### RNN Model for churn or next event prediction

In [None]:
import os
import signal

import pandas as pd
import plotly.express as px

from customer_analysis.pipelines import RNNPipeline
from customer_analysis.utils.nn_datasets import EventSequenceDataPreparation
from customer_analysis.utils.visualization import plot_rnn_attention_heatmap
from customer_analysis.utils.data_processing import read_rnn_attention_data, \
    get_sequences_above_weights_threshold


In [None]:
import warnings

warnings.filterwarnings("ignore", category=UserWarning, module='distutils')
warnings.filterwarnings("ignore", category=UserWarning,
                        module='_distutils_hack')


In [None]:
# define task - eg. to predict churn or next event on below data
# NOTE: change also in config.json at "task" param.
churn = False


### Prepare BiGQuery [GA4] data

In [None]:
file_1 = "../data/bq-results-20230807_100k_20210130.json"
df1 = pd.read_json(file_1, lines=True)

file_2 = "../data/bq-results-20230807_100k_20210131.json"
df2 = pd.read_json(file_2, lines=True)

df = pd.concat([df1, df2], axis=0, ignore_index=True)


In [None]:
df.info()

#### Prepare mapping dictionaries

In [None]:
# Prepare events dictionaries + padded value
unique_events = df['event_name'].unique()
idx2even = {i: event for i, event in enumerate(list(unique_events))}
idx2even[len(idx2even)] = '<PAD>'

even2idx = {value: key for key, value in idx2even.items()}
idx2churn = {0: 'Not_Churned', 1: 'Churned'}

idx2even


In [None]:
df.rename(columns={'event_name': 'events_sequence'}, inplace=True)


#### Prepare data for next event prediction - rather short sequences of events (per session)

In [None]:
# Extract session ID from the data
def get_session_id(event_params):
    for param in event_params:
        if param['key'] == 'ga_session_id':
            return param['value']['int_value']
    return None


df['session_id'] = df['event_params'].apply(get_session_id)


In [None]:
# Group data -> all events per user session (not for churn prediction)
grouped_session_df = pd.DataFrame(df.sort_values(
    ['user_pseudo_id', 'event_timestamp'])
    .groupby(['user_pseudo_id', 'session_id'])['events_sequence'].apply(list))
grouped_session_df.reset_index(inplace=True)

grouped_session_df.info()

#### Prepare data for churn prediction - long sequences of events

Below approach for churn defninition is based on:
- https://github.com/GoogleCloudPlatform/analytics-componentized-patterns/blob/master/gaming/propensity-model/bqml/bqml_ga4_gaming_propensity_to_churn.ipynb

In [None]:
# Define churn per user
firstlasttouch = df.groupby('user_pseudo_id').agg(
    {'event_timestamp': ['min', 'max']})
firstlasttouch.columns = ['user_first_engagement', 'user_last_engagement']

returningusers = firstlasttouch.assign(
    ts_24hr_after_first_engagement=lambda x: x['user_first_engagement'] +
    (3600000000 * 24),   # * 24h
    churned=lambda x: (x['user_last_engagement'] <
                       x['ts_24hr_after_first_engagement']).astype(int),
    bounced=lambda x: (x['user_last_engagement'] <=
                       x['user_first_engagement'] + 60000000 * 10).astype(int)  # * 10min
)

━━━━━━

[Tasks to perform]:
1. Quote the RNN notebook from "churn = False" through "df2], axis=0, ignore_index=True)".
2. Which names does the RNN notebook import from the customer_analysis package and its submodules?
3. Do these statements agree with the RNN notebook? Answer yes or no for each, and quote the words that decide it. (a) The churn flag is set to True. (b) Two data frames are combined into one. (c) The padded value in the event dictionary is labeled '<PAD>'.
The lines after the RNN notebook have nothing to do with it.

[Raw data]:
━━━━━━

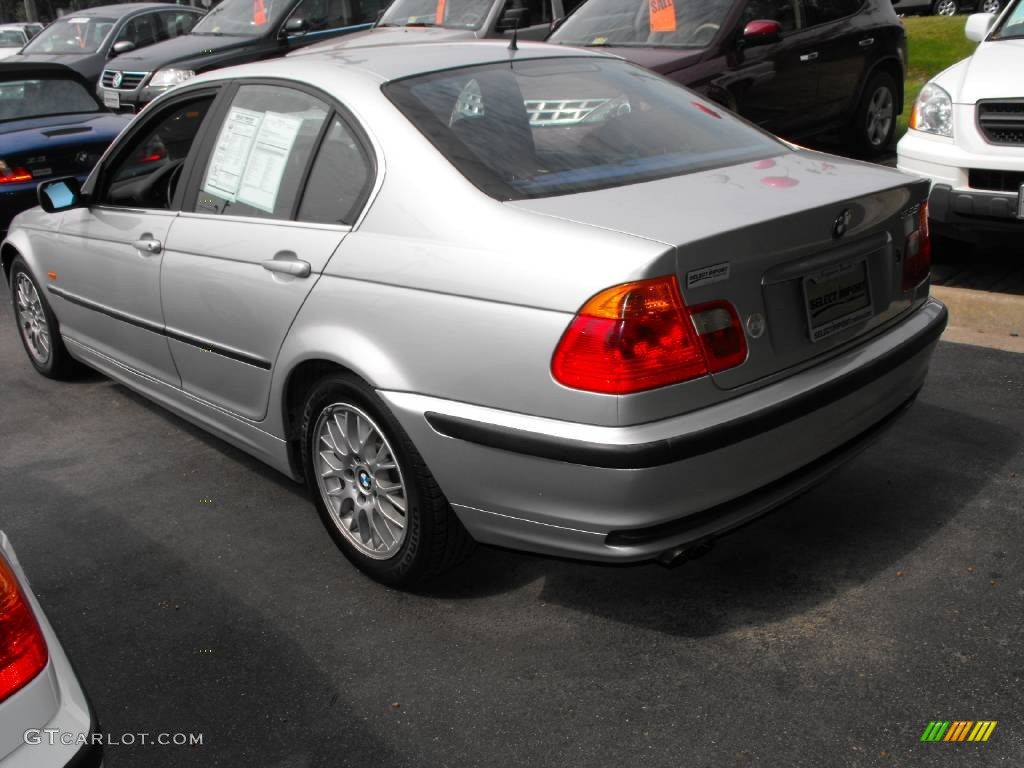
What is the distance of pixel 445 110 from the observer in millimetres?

━━━━━━

[Completed exercise]:
1.
churn = False


### Prepare BiGQuery [GA4] data

In [None]:
file_1 = "../data/bq-results-20230807_100k_20210130.json"
df1 = pd.read_json(file_1, lines=True)

file_2 = "../data/bq-results-20230807_100k_20210131.json"
df2 = pd.read_json(file_2, lines=True)

df = pd.concat([df1, df2], axis=0, ignore_index=True)

2.
RNNPipeline
EventSequenceDataPreparation
plot_rnn_attention_heatmap
read_rnn_attention_data
get_sequences_above_weights_threshold

3.
(a) No: "churn = False"
(b) Yes: "df = pd.concat([df1, df2], axis=0, ignore_index=True)"
(c) Yes: "idx2even[len(idx2even)] = '<PAD>'"